The second phantom was a uniform cylinder of 7.6 cm high with an inner radius of 20 mm. This phantom was also utilized to compare image quality obtained using the FBP, OSEM and PDEM. Imaging scan time was 1200 s using the microPET R4 after injection of 276 μCi F-18 FDG. Three reconstruction techniques were applied to reconstruct the 40th slice (in Fig. 3.2.2-2). Reconstruction images were presented with the associated central line profiles. Reconstruction images obtaining using the PDEM had better quality than those generated by the FBP and OSEM on their line profiles. A circular region of interest (ROI) was employed to measure the noise level for the different reconstruction methods. The lowest value for coefficient of variation (CV), which is the ratio of standard deviation to mean, was obtained by using the PDEM reconstruction (in Table 3.2.2-2).
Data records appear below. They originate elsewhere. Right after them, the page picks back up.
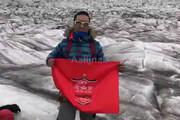 فیلم | یک پرسپولیسی با پرچم قرمز در قطب شمال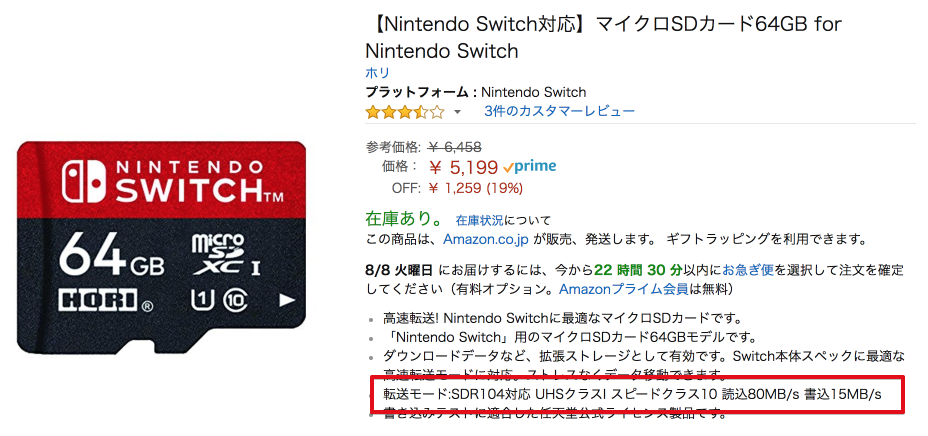 Amazon.co.jp: 【Nintendo Switch対応】マイクロSDカード64GB for Nintendo Switch: ゲーム 2017-08-07 11-24-36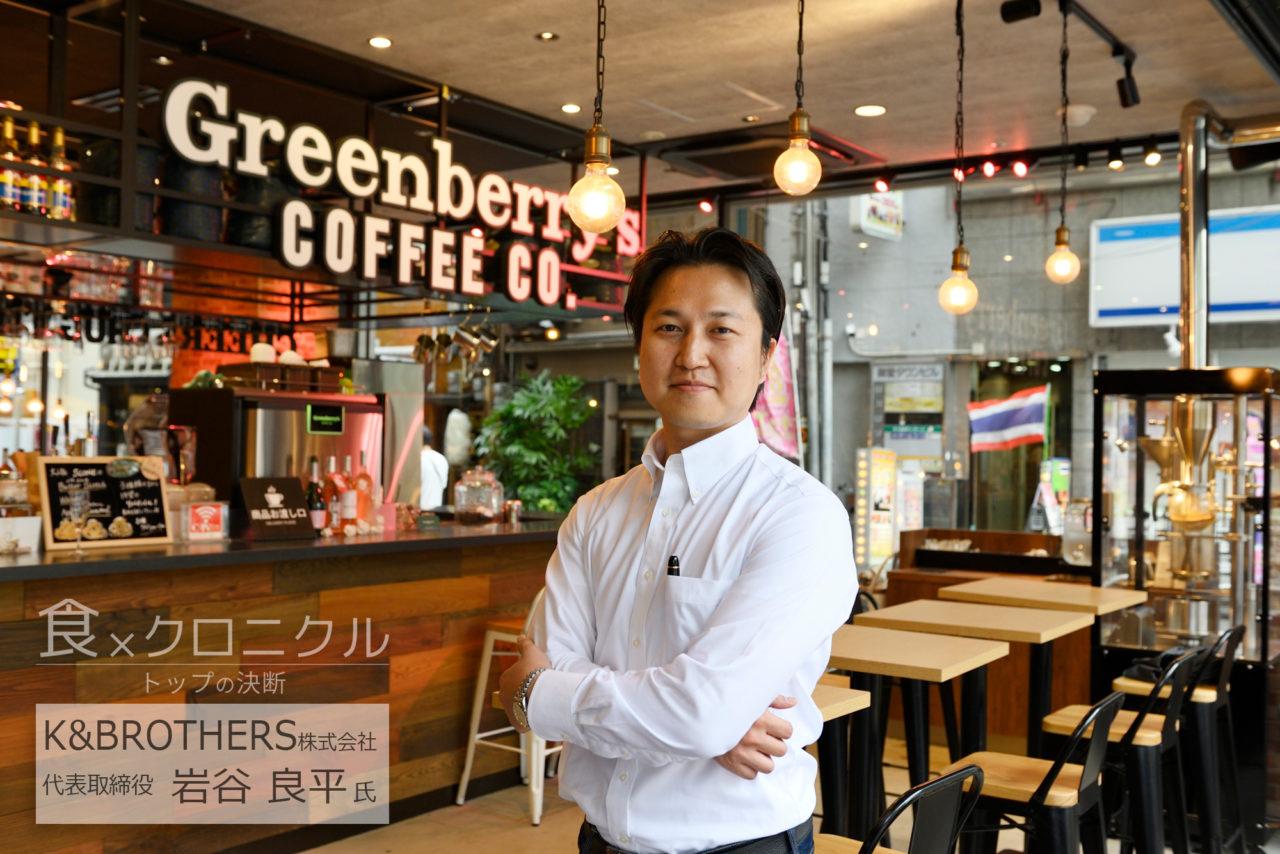 店内で腕組みをして立っている岩谷良平氏の写真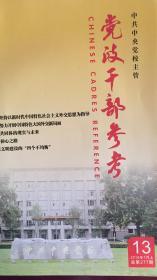 党政干部参考(中共中央党校主管)2018年7月上总277期毛泽东的初心之路2018年02.03.04.10.11.13期
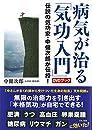 病気が治る「気功入門」DVDブック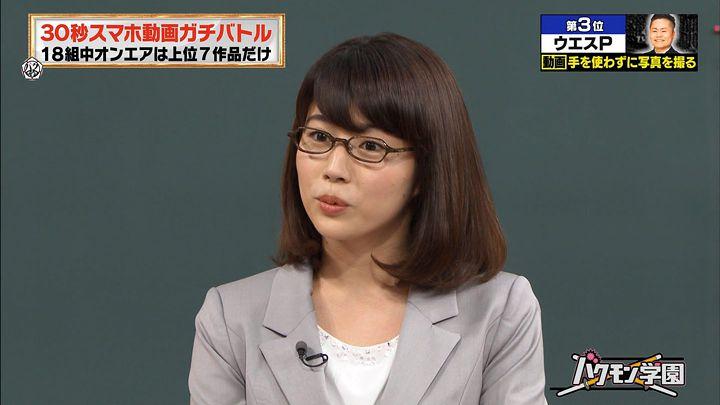 tanakamoe20170417_08.jpg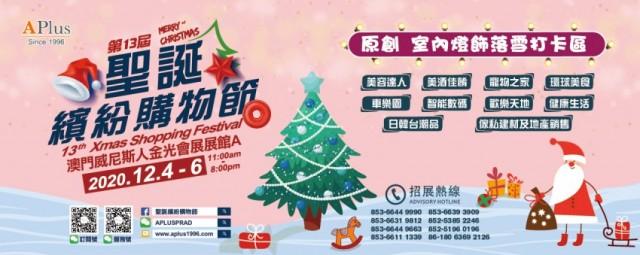 第13屆聖誕繽紛購物節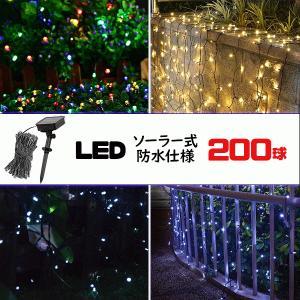 【送料無料】 イルミネーション LED 防滴 200球 ソーラーイルミネーションライト 色選択 クリスマス飾り 電飾 屋外 8パターン 防水加工 屈曲性 全4種 x--20 ankayuhin-toko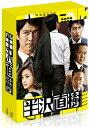半沢直樹 -ディレクターズカット版- Blu-ray BOX[Blu-ray] / TVドラマ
Fig. 3.2.2-2. The reconstructed 40th slice from a uniform phantom was used to investigate noise level generated by the three approaches. The white line indicates the position of the investigated line profile. All images were rescaled using their own maximum values. The images are shown in the rectangular window with enlarged central parts. Table 3.2.2-2 presents the comparisons of their CVs.

Table 3.2.2-2: A circular ROI with a radius of 9 pixels to the center of the uniform phantom was utilized to compare noise levels between the PDEM, FBP and OSEM.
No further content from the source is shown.